I need to web scrape the table information from the following link, using R or Python: https://euroleaguefantasy.euroleaguebasketball.net/en/stats-fantasy-euroleague
So far I have tried the rvest
package but no luck.
url <- "https://euroleaguefantasy.euroleaguebasketball.net/en/stats-fantasy-euroleague"
library(rvest)
read_html(url)
#> {html_document}
#> <html lang="en">
#> [1] <head>\n<meta http-equiv="Content-Type" content="text/html; charset=UTF-8 ...
#> [2] <body class="loading">\n<app-root></app-root><button id="ot-sdk-btn" clas ...

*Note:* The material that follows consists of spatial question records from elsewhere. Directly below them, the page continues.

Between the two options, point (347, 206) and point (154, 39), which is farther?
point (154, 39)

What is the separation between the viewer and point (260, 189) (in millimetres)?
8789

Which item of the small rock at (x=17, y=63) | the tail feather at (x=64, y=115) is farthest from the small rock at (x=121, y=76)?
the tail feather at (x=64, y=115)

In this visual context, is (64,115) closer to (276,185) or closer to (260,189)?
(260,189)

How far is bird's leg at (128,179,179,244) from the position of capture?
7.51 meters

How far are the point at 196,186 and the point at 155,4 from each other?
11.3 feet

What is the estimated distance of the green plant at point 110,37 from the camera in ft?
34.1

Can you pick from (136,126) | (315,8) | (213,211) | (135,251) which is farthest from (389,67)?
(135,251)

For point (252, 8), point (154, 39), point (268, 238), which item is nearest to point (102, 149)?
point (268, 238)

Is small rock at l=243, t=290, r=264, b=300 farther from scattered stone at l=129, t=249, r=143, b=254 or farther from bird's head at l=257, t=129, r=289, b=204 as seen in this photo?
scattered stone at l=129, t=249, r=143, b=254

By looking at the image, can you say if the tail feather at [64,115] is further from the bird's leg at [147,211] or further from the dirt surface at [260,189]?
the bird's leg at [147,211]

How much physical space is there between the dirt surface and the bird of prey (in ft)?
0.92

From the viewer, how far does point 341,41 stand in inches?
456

Created on 2023-10-06 with reprex v2.0.2
I cannot retrieve, or I do not know how to retrieve, any content from here, since read_html(URL)[1]
or read_html(URL)[2]
provides no content.
How can I continue?
The page from which you are trying to scrape is a dynamic web page. That means that the table contents are not present in the html you are downloading via read_html
. Instead, the html contains JavaScript code that fetches the data in json format from an API to populate the table. This JavaScript will automatically be run in your browser, which is why you see the table, but will not be run in R when you use read_html
.
You can tackle this in one of two ways. Either use browser automation such as Selenium, or use your browser's console to find the API request that will return the raw data. I usually find the second solution gives more control over how you read and handle the data, and will show it here.

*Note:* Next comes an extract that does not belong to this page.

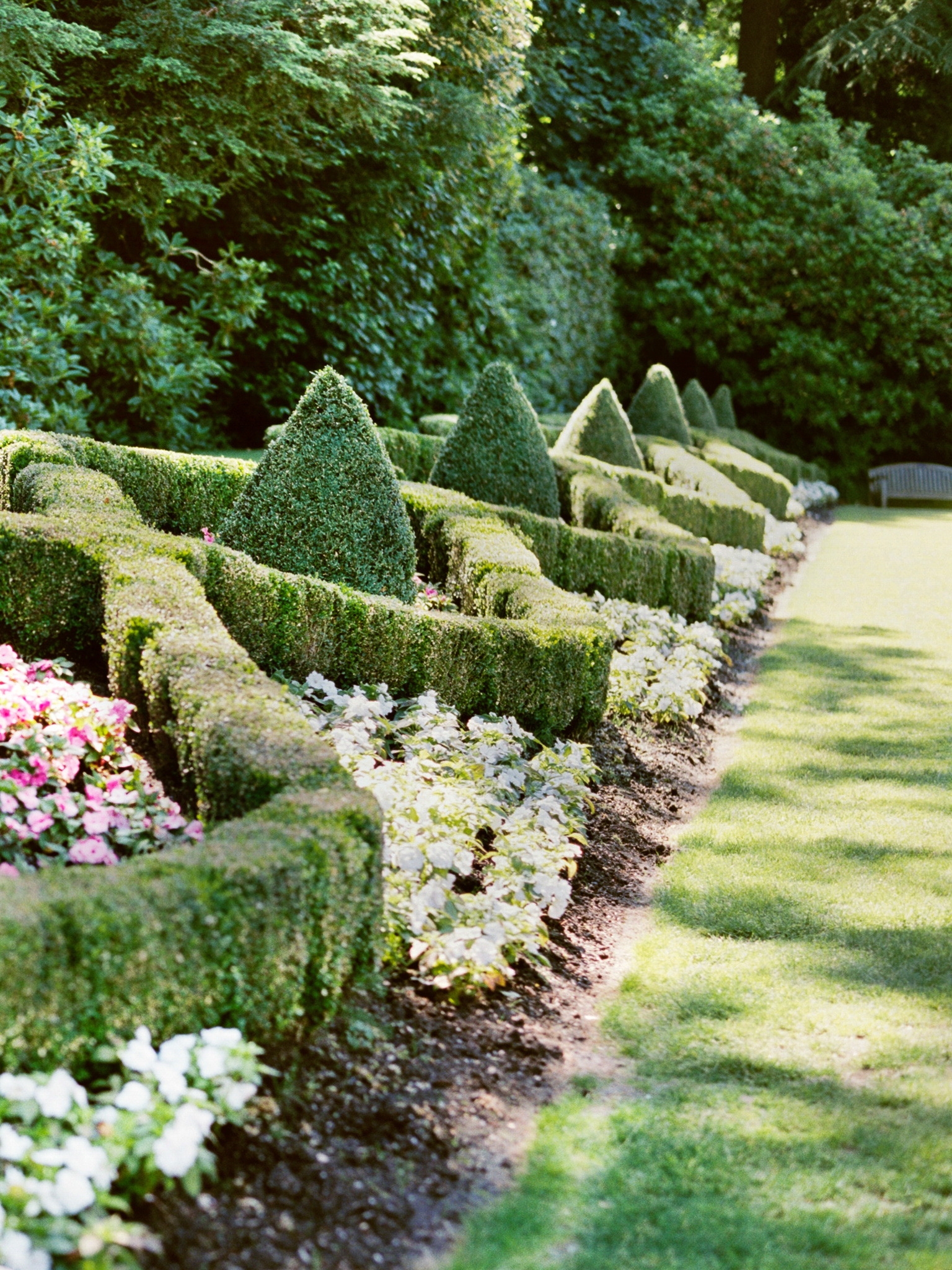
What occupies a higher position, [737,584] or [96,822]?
[737,584]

First, get the url from your browser's console and put it in R (I have broken the url up into several pieces and using paste
to put them back together just so they fit on the screen)
url <- paste0("https://www.dunkest.com/api/stats/table",
"?season_id=15&mode=dunkest&stats_type=avg",
"&weeks[]=1&rounds[]=1&rounds[]=2&teams[]=31",
"&teams[]=32&teams[]=33&teams[]=34&teams[]=35",
"&teams[]=36&teams[]=37&teams[]=38&teams[]=39",
"&teams[]=40&teams[]=41&teams[]=42&teams[]=43",
"&teams[]=44&teams[]=45&teams[]=46&teams[]=47",
"&teams[]=48&positions[]=1&positions[]=2",
"&positions[]=3&player_search=&min_cr=4",
"&max_cr=35&sort_by=pdk&sort_order=desc&iframe=yes")
Now we do
jsonlite::read_json(url) |>
lapply(as.data.frame) |>
lapply(\(x) sapply(x, as.character)) |>
dplyr::bind_rows()
#> # A tibble: 111 x 42
#> id gp first_name last_n~1 cr team_id team_~2 team_~3 posit~4 posit~5
#> <chr> <chr> <chr> <chr> <chr> <chr> <chr> <chr> <chr> <chr>
#> 1 1185 1 Matt Thomas 8.3 31 BER ALBA B~ 1 G
#> 2 1187 1 Shabazz Napier 13.3 35 CZV Crvena~ 1 G
#> 3 1198 1 Achille Polonara 9.8 47 VIR Virtus~ 2 F
#> 4 1206 1 Timothe Luwawu-~ 10.3 40 ASV LDLC A~ 2 F
#> 5 1213 1 Tornike Shengel~ 12.3 47 VIR Virtus~ 2 F
#> 6 1218 1 Shane Larkin 14.5 32 EFS Anadol~ 1 G
#> 7 1222 1 Milos Teodosic 12.3 35 CZV Crvena~ 1 G
#> 8 1228 1 Jan Vesely 12.8 37 BAR FC Bar~ 3 C
#> 9 1230 1 Balsa Koprivi~ 6.6 44 PAR Partiz~ 3 C
#> 10 1231 1 Lorenzo Brown 14.8 41 MTA Maccab~ 1 G
#> # ... with 101 more rows, 32 more variables: pdk <chr>, plus <chr>, min <chr>,
#> # starter <chr>, pts <chr>, ast <chr>, reb <chr>, stl <chr>, blk <chr>,
#> # blka <chr>, fgm <chr>, fgm_tot <chr>, fga <chr>, fga_tot <chr>, tpm <chr>,
#> # tpm_tot <chr>, tpa <chr>, tpa_tot <chr>, ftm <chr>, ftm_tot <chr>,
#> # fta <chr>, fta_tot <chr>, oreb <chr>, dreb <chr>, tov <chr>, pf <chr>,
#> # fouls_received <chr>, plus_minus <chr>, fgp <chr>, tpp <chr>, ftp <chr>,
#> # slug <chr>, and abbreviated variable names 1: last_name, 2: team_code, ...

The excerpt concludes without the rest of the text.